* [WHAT YOU HAVE TO DO]:
Copy the rows from the line that has "What amount of" through the last of the rows, changing "grass" to "lawn" and leaving everything else the same.

* [DATA TO USE]:
-=-=-=-=-
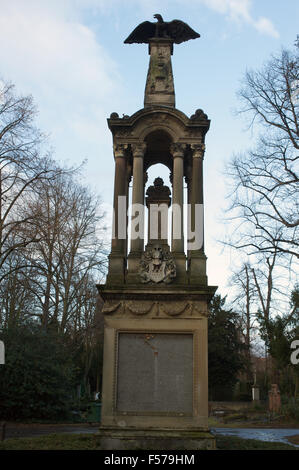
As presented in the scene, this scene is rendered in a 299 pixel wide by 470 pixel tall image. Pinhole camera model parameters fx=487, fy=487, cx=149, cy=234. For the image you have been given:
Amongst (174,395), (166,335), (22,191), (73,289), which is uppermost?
(22,191)

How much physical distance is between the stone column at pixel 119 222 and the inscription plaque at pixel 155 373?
164 centimetres

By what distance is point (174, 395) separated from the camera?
37.8ft

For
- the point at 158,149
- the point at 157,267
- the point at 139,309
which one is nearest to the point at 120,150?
the point at 158,149

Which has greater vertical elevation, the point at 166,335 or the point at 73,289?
the point at 73,289

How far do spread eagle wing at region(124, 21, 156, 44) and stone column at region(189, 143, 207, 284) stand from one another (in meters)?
4.80

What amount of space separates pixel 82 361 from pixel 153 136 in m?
27.8

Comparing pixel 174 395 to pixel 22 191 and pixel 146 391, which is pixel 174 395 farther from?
pixel 22 191

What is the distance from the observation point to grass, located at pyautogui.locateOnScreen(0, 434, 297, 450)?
35.2 feet

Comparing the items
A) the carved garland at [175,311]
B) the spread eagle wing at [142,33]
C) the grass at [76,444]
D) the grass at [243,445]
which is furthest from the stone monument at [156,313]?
the spread eagle wing at [142,33]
-=-=-=-=-
* [ANSWER TO THE EXERCISE]:
What amount of space separates pixel 82 361 from pixel 153 136 in m?
27.8

Comparing pixel 174 395 to pixel 22 191 and pixel 146 391, which is pixel 174 395 farther from?
pixel 22 191

What is the distance from the observation point to lawn, located at pyautogui.locateOnScreen(0, 434, 297, 450)?
35.2 feet

Comparing the items
A) the carved garland at [175,311]
B) the spread eagle wing at [142,33]
C) the lawn at [76,444]
D) the lawn at [243,445]
which is furthest from the stone monument at [156,313]?
the spread eagle wing at [142,33]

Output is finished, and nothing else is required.